WHAT IS ASKED:
Extract every line of the material below word for word, leaving out the pictures.

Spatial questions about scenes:
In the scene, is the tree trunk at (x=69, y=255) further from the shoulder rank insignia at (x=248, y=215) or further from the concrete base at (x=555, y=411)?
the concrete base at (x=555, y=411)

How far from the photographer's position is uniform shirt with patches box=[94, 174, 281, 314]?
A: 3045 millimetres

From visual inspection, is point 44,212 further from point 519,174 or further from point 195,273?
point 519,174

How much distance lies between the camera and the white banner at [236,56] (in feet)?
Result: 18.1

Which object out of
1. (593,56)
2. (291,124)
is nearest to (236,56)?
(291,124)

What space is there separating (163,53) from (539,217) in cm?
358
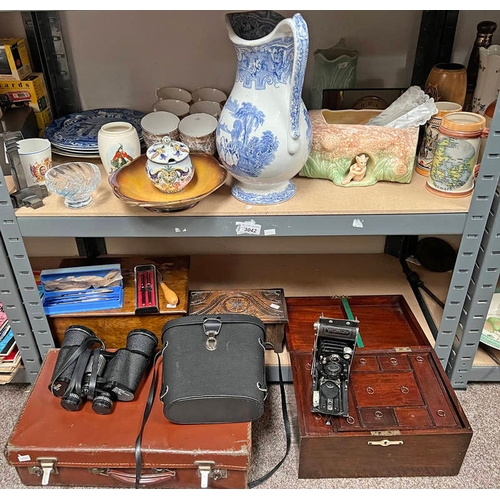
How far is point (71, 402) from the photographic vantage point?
1040 millimetres

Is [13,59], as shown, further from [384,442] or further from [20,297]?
[384,442]

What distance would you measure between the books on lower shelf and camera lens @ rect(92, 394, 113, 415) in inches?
12.4

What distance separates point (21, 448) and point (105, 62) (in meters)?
0.86

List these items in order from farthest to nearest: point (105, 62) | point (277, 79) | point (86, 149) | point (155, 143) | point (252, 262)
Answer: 1. point (252, 262)
2. point (105, 62)
3. point (86, 149)
4. point (155, 143)
5. point (277, 79)

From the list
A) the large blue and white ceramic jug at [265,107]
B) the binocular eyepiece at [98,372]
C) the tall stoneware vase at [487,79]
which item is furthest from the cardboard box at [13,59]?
the tall stoneware vase at [487,79]

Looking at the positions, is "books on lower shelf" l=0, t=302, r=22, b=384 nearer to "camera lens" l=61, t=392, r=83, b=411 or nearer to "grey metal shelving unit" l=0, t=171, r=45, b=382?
"grey metal shelving unit" l=0, t=171, r=45, b=382

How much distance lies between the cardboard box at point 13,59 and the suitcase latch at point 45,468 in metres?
0.80

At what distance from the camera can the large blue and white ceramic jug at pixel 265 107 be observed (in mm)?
890

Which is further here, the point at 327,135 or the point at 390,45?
the point at 390,45

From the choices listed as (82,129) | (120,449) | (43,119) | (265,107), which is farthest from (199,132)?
(120,449)

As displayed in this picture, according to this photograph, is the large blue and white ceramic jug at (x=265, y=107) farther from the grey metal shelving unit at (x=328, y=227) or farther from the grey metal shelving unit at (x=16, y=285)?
the grey metal shelving unit at (x=16, y=285)

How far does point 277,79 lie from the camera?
0.91m
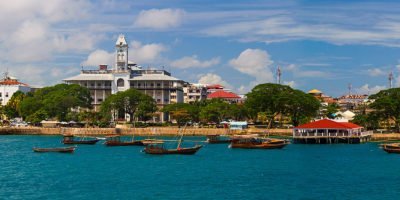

RESPONSE TO THIS EXERCISE:
In the scene, is the tree trunk at (x=69, y=255) further from the shoulder rank insignia at (x=248, y=215) or further from the concrete base at (x=555, y=411)?
the concrete base at (x=555, y=411)

How far from the photographer's position is uniform shirt with patches box=[94, 174, 281, 314]?
A: 3045 millimetres

From visual inspection, is point 44,212 further from point 519,174 or further from point 195,273?
point 519,174

How much distance lies between the camera and the white banner at [236,56] (in feet)?
Result: 18.1

Which object out of
1. (593,56)
2. (291,124)
is nearest to (236,56)?
(291,124)

What space is there separating (163,53) from (539,217) in cm?
358
How far is point (71, 402) from the photographic vantage point?
1040 millimetres

Is [13,59], as shown, further from [384,442] or further from [20,297]?
[384,442]

What distance would you measure between the books on lower shelf and camera lens @ rect(92, 394, 113, 415) in inches?
12.4

What distance separates point (21, 448) and point (105, 62) (in meters)?
0.86

List these items in order from farthest to nearest: point (105, 62) | point (277, 79) | point (86, 149) | point (155, 143) | point (252, 262)
Answer: 1. point (252, 262)
2. point (105, 62)
3. point (86, 149)
4. point (155, 143)
5. point (277, 79)

From the list
A) the large blue and white ceramic jug at [265,107]
B) the binocular eyepiece at [98,372]
C) the tall stoneware vase at [487,79]
which item is furthest from the cardboard box at [13,59]?
the tall stoneware vase at [487,79]

Looking at the positions, is "books on lower shelf" l=0, t=302, r=22, b=384 nearer to "camera lens" l=61, t=392, r=83, b=411 or nearer to "grey metal shelving unit" l=0, t=171, r=45, b=382?
"grey metal shelving unit" l=0, t=171, r=45, b=382

How much distance lies between the cardboard box at point 13,59 and the suitcase latch at point 45,468 in metres?
0.80

At what distance from the camera can the large blue and white ceramic jug at pixel 265 107 be observed (in mm)?
890

Which is further here, the point at 327,135 or the point at 390,45?
the point at 390,45

From the choices listed as (82,129) | (120,449) | (43,119) | (265,107), which is farthest from (199,132)?
(120,449)

As displayed in this picture, according to this photograph, is the large blue and white ceramic jug at (x=265, y=107) farther from the grey metal shelving unit at (x=328, y=227) or farther from the grey metal shelving unit at (x=16, y=285)?
the grey metal shelving unit at (x=16, y=285)

How far does point 277,79 lie from the camera?
0.91m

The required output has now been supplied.